Te escribo, entonces, con la sospecha de que si me hubiera preocupado más, si todos lo hubiéramos hecho, tal vez no existiría hoy una tiranía en Irak. Y te escribo con la claridad meridiana de que no hay la menor posibilidad de que Washington pudiese fortalecer tu lucha y la de tus compañeros remitiéndoles a ustedes los doscientos billones, trescientos billones de dólares que esta guerra va a costar, la certeza de que tus supuestos liberadores prefieren usar esa suma prodigiosa para bombardear tu país.
Pero también escribo sabiendo esto: si un emisario norteamericano me hubiera propuesto, digamos en el año 1975, cuando el general Pinochet estaba en el apogeo de su dominio fratricida en Chile, que el gobierno de los Estados Unidos (¡el gobierno del mismo país que había conspirado para instalar a Pinochet en el poder!) estaba interesado en usar la fuerza militar para derrocar a esa dictadura, creo que mi respuesta hubiera sido, espero que hubiera sido: No, gracias. Es nuestro monstruo y nos toca a nosotros terminar con él a nuestra manera.
Por cierto que jamás se me otorgó tal oportunidad: los norteamericanos nunca hubiesen querido deshacerse, en medio de la Guerra Fría, de un cliente tan obsecuente.
Tal como apoyaron a Saddam Hussein en sus peores momentos asesinos porque lo veían como un baluarte contra los ayatolas iraníes.

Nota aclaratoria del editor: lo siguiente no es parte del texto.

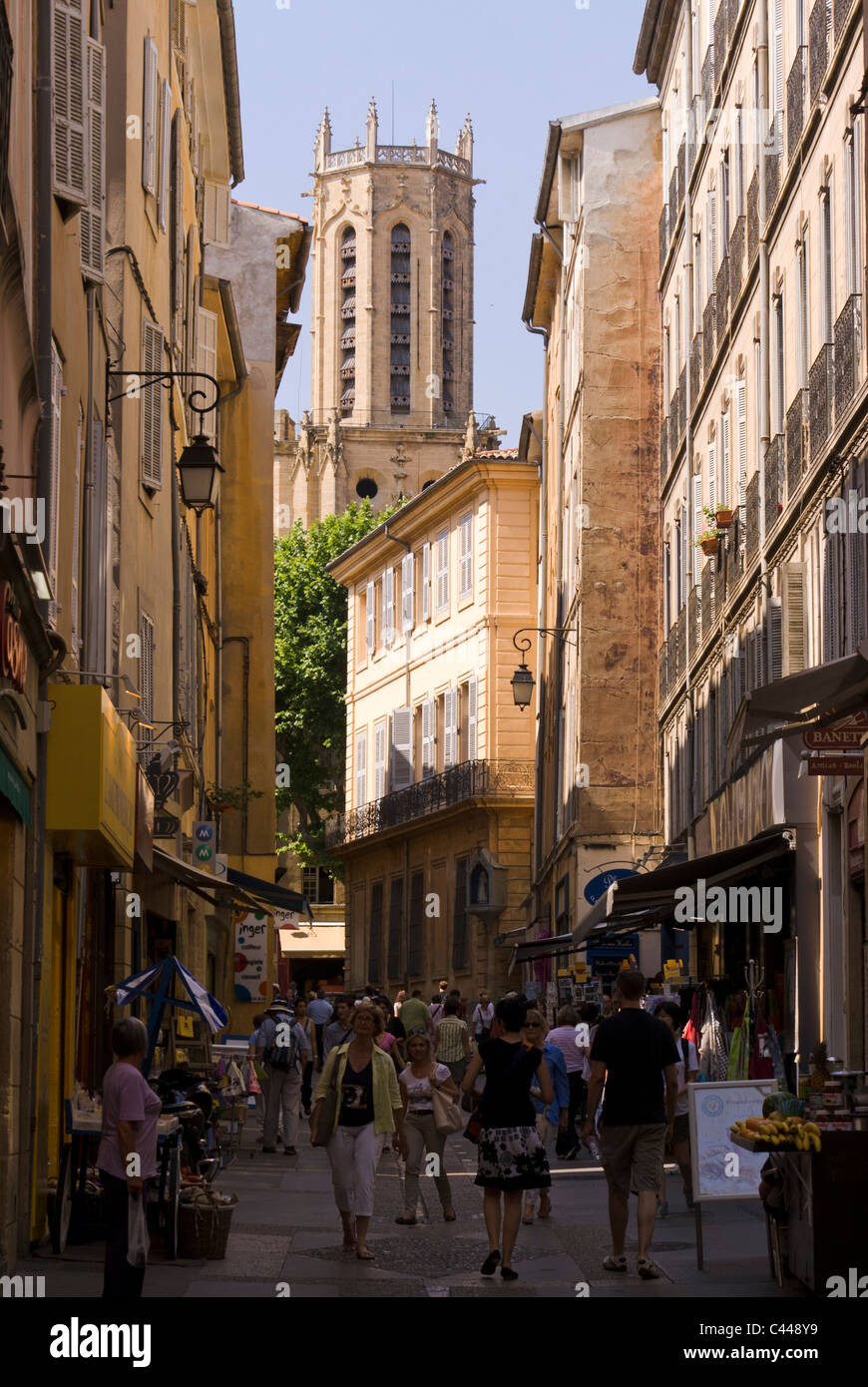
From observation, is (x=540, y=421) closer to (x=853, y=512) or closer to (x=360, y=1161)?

Pero este ejercicio de política ficción (¿invadir Chile para deponer a Pinochet?) me permite, por lo menos, compartir la agonía creada por mi propia oposición a la guerra, me fuerza a reconocer el dolor que persiste hoy en algún hogar de Basra, un sótano en Bagdad, una escuela en Tarmiyah. Aunque nada puedo hacer para impedir que los matones de Saddam de nuevo vengan a buscarte hoy o mañana o pasado mañana, de nuevo vengan esos hombres a tocar a tu puerta.

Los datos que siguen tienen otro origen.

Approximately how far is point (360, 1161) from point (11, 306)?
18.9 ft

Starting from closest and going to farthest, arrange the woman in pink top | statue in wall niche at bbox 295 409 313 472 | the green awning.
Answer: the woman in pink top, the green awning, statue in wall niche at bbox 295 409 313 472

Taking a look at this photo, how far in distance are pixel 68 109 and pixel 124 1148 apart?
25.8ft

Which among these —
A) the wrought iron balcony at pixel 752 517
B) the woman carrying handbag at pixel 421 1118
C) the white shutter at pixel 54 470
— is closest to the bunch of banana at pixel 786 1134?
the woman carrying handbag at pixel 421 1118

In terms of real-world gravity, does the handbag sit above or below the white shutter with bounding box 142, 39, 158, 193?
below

Que el Dios en que no creo se apiade de mí, lo que te estoy diciendo es que si se me hubiera brindado la ocasión hace muchos años atrás de salvar la vida de tantos amigos entrañables en Chile, brindado la posibilidad de terminar con mi exilio y aliviar la tribulación de millones de mis compatriotas, la hubiera rechazado si el precio que tuviéramos que pagarfuese los racimos de bombas matando a los inocentes, el precio fuese años de ocupación extranjera, el precio fuese la pérdida de control sobre nuestro propio destino. Lo que te estoy diciendo es que me importa más, me tiene que importar más, el futuro de nuestro mundo tan triste que el futuro de tus hijos desamparados.